Many options allow compliance with the standard while also meeting workers’ needs. Just about all features available in traditional winter wear, for example, can be found in high-viz styles, such as bomber jackets or parkas, zip in-out fleece liners and attached or separate hoods. The same can be said for lighter weight windbreakers and rainwear, along with “hoodies” and T-shirts. All of this apparel meets ANSI Class 3 or Class 2 requirements.

The 2010 ANSI standard also describes Class E garments. Shorts or pants complying with Class E requirements must have a minimum of 465 square inches of fluorescent background, along with 108 square inches of retroreflective material. They are made to be worn with a Class 2 garment, thus creating a Class 3 ensemble.

Even hi-viz head wear is available. Under the Class E provision, high-viz head wear has a minimum background of 78 square inches with 10 square inches of reflective material.

Comfort and security

Work apparel is not only a matter of safety; it must allow workers to move easily and perform required tasks, as well as protect them from the elements. Factors such as temperature, exposure time, wind, humidity, gender, age and body metabolism affect a worker’s comfort level. Shirts and pants also need to withstand tough work conditions. Fabric choice is important. In warm seasons and climates, a 65 percent polyester/35 percent cotton blend is durable, absorbent and cool — and will hold up to multiple washings. In cold weather, layering enables workers to start their day bundled up for warmth and then remove layers as the temperature rises and activity warms the workers.

Effective layering is based on a simple principle: keep warmth in and moisture out. Thanks to today’s breathable and wicking fabrics, comfort is more attainable than ever.

Security is also a primary consideration. Uniforms, vests, hats and footwear help identify who does or does not belong on a work site. Contractors often place their logos on apparel to easily identify their workers.

What about vests?

The most familiar hi-viz garment is the vest, which comes in lime green or orange with reflective stripe. Vests are manufactured as Class 1, 2 or 3 apparel.

 Beyond basic design specs, users can select other product features. What type of closure do you prefer or need? Hook and loop, zipper or snaps? If a zipper, do you need a non-conductive material?

Do you want pockets? Where? How many? What style? Consider what will be placed in the pockets.

How about a breakaway feature? Additional hook-and-loop closures allow the vest to be ripped off if caught in machinery or traffic.

Finally, color and fabric! Lime green or orange? Both meet the standard. Mesh or solid? Mesh is cooler — an important factor if working in high heat and humidity.

◆ **DATA**
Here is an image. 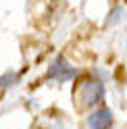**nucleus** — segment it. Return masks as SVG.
Instances as JSON below:
<instances>
[{"mask_svg": "<svg viewBox=\"0 0 127 129\" xmlns=\"http://www.w3.org/2000/svg\"><path fill=\"white\" fill-rule=\"evenodd\" d=\"M113 125V110L102 106V108H96L88 117V127L90 129H110Z\"/></svg>", "mask_w": 127, "mask_h": 129, "instance_id": "2", "label": "nucleus"}, {"mask_svg": "<svg viewBox=\"0 0 127 129\" xmlns=\"http://www.w3.org/2000/svg\"><path fill=\"white\" fill-rule=\"evenodd\" d=\"M121 13H123V9H121V6H115V9L110 11V17L106 19V23H108V25H115V23L121 19Z\"/></svg>", "mask_w": 127, "mask_h": 129, "instance_id": "4", "label": "nucleus"}, {"mask_svg": "<svg viewBox=\"0 0 127 129\" xmlns=\"http://www.w3.org/2000/svg\"><path fill=\"white\" fill-rule=\"evenodd\" d=\"M75 75V71L67 64V60L62 58V56H58L56 60H54V64L50 67V71H48V79H56V81H65V79H69V77H73Z\"/></svg>", "mask_w": 127, "mask_h": 129, "instance_id": "3", "label": "nucleus"}, {"mask_svg": "<svg viewBox=\"0 0 127 129\" xmlns=\"http://www.w3.org/2000/svg\"><path fill=\"white\" fill-rule=\"evenodd\" d=\"M73 96H77L83 106H96L104 98V83L100 79L88 77L77 85V90H73Z\"/></svg>", "mask_w": 127, "mask_h": 129, "instance_id": "1", "label": "nucleus"}]
</instances>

◆ **EXERCISE INSTRUCTIONS**
In the passage on high-visibility work apparel, rewrite everything from "Do you want" down to "machinery or traffic.", changing "machinery" to "equipment".

◆ **WRITTEN ANSWER**
Do you want pockets? Where? How many? What style? Consider what will be placed in the pockets.

How about a breakaway feature? Additional hook-and-loop closures allow the vest to be ripped off if caught in equipment or traffic.